Updated at 13:36,21-06-2021

Ex-Mossad chief serious but stable after liver transplant in Belarus

Times of Israel

Former Mossad chief Meir Dagan was in serious but stable condition Wednesday night after receiving a liver transplant in a Belarusian hospital.

Earlier Wednesday, a hospital official had said Dagan’s temperature was rising and that he was being treated in the intensive care unit. But Dagan’s condition improved gradually during the day and stabilized, hospital sources and friends of Dagan said.

Dagan, 67, successfully underwent the liver transplant last week, but complications resulting from the surgery began thereafter.

The ex-spy chief was anesthetized and hooked up to a ventilator, according to a friend who accompanied Dagan to Belarus.

News of Dagan’s transplant broke on Tuesday after Belarusian President Alexander Lukashenko said he was being treated in Minsk.

Dagan’s associates reportedly fear his safety was compromised by Lukashenko’s announcement, and that Dagan could now be targeted by Hezbollah, Syria, or Iran. They added that Israel may demand increased security on the hospital.

The transplant was performed by Dr. Daniel Azoulay of the Paris transplant center; senior Israeli doctors assisted.

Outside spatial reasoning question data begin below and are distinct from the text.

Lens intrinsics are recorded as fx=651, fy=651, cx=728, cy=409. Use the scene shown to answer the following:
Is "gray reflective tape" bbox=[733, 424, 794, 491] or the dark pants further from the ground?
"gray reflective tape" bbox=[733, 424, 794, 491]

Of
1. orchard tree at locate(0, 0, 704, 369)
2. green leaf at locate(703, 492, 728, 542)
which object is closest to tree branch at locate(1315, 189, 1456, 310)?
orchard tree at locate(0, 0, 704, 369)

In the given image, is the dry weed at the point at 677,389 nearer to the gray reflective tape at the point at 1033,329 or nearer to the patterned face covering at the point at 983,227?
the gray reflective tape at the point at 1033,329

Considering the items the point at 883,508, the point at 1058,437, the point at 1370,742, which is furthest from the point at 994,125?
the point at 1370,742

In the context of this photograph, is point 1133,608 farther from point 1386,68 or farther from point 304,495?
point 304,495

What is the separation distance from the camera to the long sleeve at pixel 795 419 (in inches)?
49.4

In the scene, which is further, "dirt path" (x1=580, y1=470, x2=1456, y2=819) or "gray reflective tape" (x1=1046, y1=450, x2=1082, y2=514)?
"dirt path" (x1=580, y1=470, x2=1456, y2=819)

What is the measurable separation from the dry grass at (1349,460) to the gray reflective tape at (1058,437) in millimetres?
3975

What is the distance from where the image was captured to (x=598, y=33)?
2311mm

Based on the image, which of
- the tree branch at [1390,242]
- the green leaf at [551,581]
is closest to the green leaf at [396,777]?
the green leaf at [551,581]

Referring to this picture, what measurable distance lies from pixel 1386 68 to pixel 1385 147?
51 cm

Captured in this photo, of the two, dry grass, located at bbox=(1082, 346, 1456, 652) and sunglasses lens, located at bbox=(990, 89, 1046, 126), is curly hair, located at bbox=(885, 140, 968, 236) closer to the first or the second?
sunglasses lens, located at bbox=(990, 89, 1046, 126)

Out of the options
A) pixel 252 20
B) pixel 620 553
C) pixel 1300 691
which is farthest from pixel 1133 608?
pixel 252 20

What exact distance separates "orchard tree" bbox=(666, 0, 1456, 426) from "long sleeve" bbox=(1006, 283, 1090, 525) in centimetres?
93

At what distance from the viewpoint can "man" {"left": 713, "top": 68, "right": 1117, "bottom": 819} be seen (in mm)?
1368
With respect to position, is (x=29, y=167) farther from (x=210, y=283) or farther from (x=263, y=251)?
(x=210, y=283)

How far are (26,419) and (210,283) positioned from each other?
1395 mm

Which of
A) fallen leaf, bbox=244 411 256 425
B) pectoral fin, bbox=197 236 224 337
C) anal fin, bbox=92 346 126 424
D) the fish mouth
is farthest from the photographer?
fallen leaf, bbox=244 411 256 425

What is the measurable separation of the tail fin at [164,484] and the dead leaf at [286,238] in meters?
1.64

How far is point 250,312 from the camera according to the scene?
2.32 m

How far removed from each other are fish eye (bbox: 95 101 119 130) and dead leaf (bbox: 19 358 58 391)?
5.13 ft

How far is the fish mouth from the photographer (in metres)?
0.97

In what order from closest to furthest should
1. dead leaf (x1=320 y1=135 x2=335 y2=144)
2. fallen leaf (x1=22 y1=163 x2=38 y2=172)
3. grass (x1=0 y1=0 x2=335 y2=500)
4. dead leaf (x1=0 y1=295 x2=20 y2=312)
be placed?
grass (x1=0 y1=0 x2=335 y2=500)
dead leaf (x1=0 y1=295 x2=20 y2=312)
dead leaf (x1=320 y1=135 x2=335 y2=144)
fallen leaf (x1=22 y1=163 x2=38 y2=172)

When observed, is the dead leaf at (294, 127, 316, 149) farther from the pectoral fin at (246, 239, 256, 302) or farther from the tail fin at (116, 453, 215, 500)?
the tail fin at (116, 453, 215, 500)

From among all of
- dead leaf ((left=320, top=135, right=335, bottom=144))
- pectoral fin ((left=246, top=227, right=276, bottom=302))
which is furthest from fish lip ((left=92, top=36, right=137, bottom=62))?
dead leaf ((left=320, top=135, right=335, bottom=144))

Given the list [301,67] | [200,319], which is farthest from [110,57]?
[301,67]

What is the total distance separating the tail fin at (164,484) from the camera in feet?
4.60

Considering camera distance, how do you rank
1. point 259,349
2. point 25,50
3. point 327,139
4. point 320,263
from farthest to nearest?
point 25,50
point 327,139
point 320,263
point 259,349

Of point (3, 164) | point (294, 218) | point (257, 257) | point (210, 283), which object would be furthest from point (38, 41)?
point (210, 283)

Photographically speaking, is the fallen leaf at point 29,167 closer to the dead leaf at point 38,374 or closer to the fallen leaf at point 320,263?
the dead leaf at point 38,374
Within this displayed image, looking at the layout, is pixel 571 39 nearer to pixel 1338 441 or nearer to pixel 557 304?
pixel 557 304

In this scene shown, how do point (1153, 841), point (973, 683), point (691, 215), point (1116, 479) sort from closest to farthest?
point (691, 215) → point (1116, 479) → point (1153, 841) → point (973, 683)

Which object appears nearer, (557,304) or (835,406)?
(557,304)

American and German doctors were asked to perform the operation, but "no one wanted to carry out a liver transplant operation on a former head of the Mossad," Lukashenko said.

Channel 2 reported that Dagan had been set to undergo the surgery in India, but that the Indian authorities ultimately refused to treat him because of his Mossad past.

Prime Minister Benjamin Netanyahu and other Israeli officials reportedly intervened to try to help Dagan find a donor and an appropriate hospital for the surgery.

Prof. Yaakov Lavie, of the transplant center at Tel Aviv’s Tel Hashomer Hospital, said that Israeli health regulations set 65 as the maximum age for a liver transplant.

Dagan completed his service as head of the Israeli spy agency in 2010, and has since been a leading public critic of what he called the "stupid" idea of Israel striking Iran’s nuclear facilities, considering such action at this stage as dangerously premature.